Two weeks after discharge, the patient reported ongoing left shoulder pain upon movement with persistent local edema and tenderness in her left chest. CT scan revealed a new erosion at the left clavicular head and the articular surface of the manubrium at the left sternoclavicular joint, suggestive of new septic arthritis. Her examination was notable for well-healed neck incision and mild erythema and swelling of the left sternoclavicular joint with tenderness. The patient was afebrile, and her laboratory results were notable for erythrocyte sedimentation rate of 85, C-reactive protein level of 10.5, and normal white blood cell count. Metronidazole (500 mg/day) was added to her amoxicillin + clavulanic acid (875 mg + 125 mg/day) antibiotic regimen.

Three weeks after discharge, the patient presented with worsening chest pain, fever, and chills, worsening pain and swelling over her central chest. Repeat CT showed increased erosions of the left sternoclavicular joint (Fig. 1). She was admitted to the hospital, placed on IV antibiotics (pipercillin + tazobactam, 3.375 g, Q6H, IV) and underwent interventional radiology-guided drainage of the left SCSA. She responded well and was discharged with intravenous piperacillin + tazobactam regimen for 7 weeks.

Fig. 1
figure 1

Repeat computed tomography showed increased erosions of the left SC joint

Upon completion of her antibiotic regimen, she was symptom free, with CT showing only minimal residual fat stranding overlying the left pectoralis muscle. The patient was transitioned to sole oral amoxicillin + clavulanic acid treatment for additional 6 weeks. The patient remained well, without symptoms for more than a year.

Discussion

This case report describes successful nonsurgical management of Fusobacterium necrophorum, a rare but potentially relevant pathogen of interest for SCSA. SCSA management is guided by grading of the severity of signs and symptoms. Three weeks after the initial incision and drainage of the SCSA, our patient presented with grade II SCSA (pain and systemic signs of inflammation, joint effusion, and erosion at the sternoclavicular joint), for which surgical treatment is recommended according to Abu et al. [12]. However, after careful discussion with the patient and consideration of the overall presentation and health, we opted for successful Interventional-radiology (IR) -guided aspiration and 7 weeks of intravenous piperacillin with peripherally inserted central catheter (PICC) placement (3.375 mg IV q6hr).

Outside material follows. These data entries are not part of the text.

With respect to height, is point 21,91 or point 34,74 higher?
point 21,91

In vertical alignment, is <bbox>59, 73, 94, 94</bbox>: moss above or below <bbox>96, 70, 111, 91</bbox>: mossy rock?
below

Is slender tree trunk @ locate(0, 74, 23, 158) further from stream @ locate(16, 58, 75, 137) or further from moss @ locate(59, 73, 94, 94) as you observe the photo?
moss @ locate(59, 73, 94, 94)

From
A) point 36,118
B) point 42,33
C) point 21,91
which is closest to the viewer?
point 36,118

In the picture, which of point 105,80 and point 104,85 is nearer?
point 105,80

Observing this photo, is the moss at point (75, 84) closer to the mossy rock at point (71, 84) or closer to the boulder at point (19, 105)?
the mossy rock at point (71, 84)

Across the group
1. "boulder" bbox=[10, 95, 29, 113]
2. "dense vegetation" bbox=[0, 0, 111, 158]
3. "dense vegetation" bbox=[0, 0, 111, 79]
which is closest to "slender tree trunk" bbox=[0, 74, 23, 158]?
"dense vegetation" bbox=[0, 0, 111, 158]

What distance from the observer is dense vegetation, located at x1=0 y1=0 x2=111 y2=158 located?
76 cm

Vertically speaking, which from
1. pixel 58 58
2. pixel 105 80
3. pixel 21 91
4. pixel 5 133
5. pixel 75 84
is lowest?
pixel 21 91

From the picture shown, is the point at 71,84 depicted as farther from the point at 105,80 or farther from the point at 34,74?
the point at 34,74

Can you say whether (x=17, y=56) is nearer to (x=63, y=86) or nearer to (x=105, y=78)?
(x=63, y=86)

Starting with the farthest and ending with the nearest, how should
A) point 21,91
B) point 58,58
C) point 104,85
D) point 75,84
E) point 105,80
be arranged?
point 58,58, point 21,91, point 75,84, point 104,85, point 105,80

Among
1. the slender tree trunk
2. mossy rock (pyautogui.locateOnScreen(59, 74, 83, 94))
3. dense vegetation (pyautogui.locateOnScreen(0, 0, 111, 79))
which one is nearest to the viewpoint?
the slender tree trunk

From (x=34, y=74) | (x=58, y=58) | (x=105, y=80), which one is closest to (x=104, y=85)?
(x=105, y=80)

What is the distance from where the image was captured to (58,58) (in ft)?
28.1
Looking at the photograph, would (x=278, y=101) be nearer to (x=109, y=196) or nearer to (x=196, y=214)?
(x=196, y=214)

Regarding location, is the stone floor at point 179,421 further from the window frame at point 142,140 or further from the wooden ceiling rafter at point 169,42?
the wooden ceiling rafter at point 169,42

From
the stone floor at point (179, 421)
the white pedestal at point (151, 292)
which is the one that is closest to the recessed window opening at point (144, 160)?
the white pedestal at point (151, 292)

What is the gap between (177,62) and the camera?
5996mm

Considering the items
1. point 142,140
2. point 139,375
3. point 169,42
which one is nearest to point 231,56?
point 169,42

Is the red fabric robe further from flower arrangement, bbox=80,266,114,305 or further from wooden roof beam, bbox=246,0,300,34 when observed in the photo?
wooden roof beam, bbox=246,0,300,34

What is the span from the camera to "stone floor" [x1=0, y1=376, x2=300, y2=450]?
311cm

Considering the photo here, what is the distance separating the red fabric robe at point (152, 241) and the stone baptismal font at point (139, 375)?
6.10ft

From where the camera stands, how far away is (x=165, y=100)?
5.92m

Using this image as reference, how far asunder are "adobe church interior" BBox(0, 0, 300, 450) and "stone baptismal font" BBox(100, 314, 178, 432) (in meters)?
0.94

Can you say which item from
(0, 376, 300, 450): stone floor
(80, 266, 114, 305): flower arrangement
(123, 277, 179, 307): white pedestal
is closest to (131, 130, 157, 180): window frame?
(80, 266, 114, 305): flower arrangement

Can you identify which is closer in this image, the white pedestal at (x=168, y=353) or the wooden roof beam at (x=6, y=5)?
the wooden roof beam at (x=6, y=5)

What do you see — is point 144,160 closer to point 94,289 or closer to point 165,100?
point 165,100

This report describes the second case of successful medical management of F. necrophorum SCSA. We have identified three variables in our patient that may account for the sufficiency of medical management: the patient’s overall health, the causative organism, and the extent of infection: our patient was young and healthy without risk factors, without osteomyelitis, with F. necrophorum. Unlike SCSA caused by other common pathogens such as Staphylococcus aureus and Pseudomonas, F. necrophorum has been demonstrated to respond well to antibiotics [8].

Conservative management with close follow-up should be considered in healthy patients presenting with isolated SCSA caused by certain select pathogens [12]. We suggest careful consideration of treatment options before proceeding with invasive surgical interventions.

Conclusion

Septic arthritis of sternoclavicular joint is a relatively uncommon infection with significant variations in its categorization and management strategies. This report outlines successful nonstandard nonsurgical management of SCSA caused by rare underlying F. necrophorum infection in an otherwise healthy female. We identified three key variables that may be considered regarding medical management of SCSA: patient factors, causative organism, and the extent of infection. We recommend further research and exploration into conservative and multidisciplinary management of isolated Fusobacterium necrophorum sternoclavicular septic arthritis in otherwise healthy patients.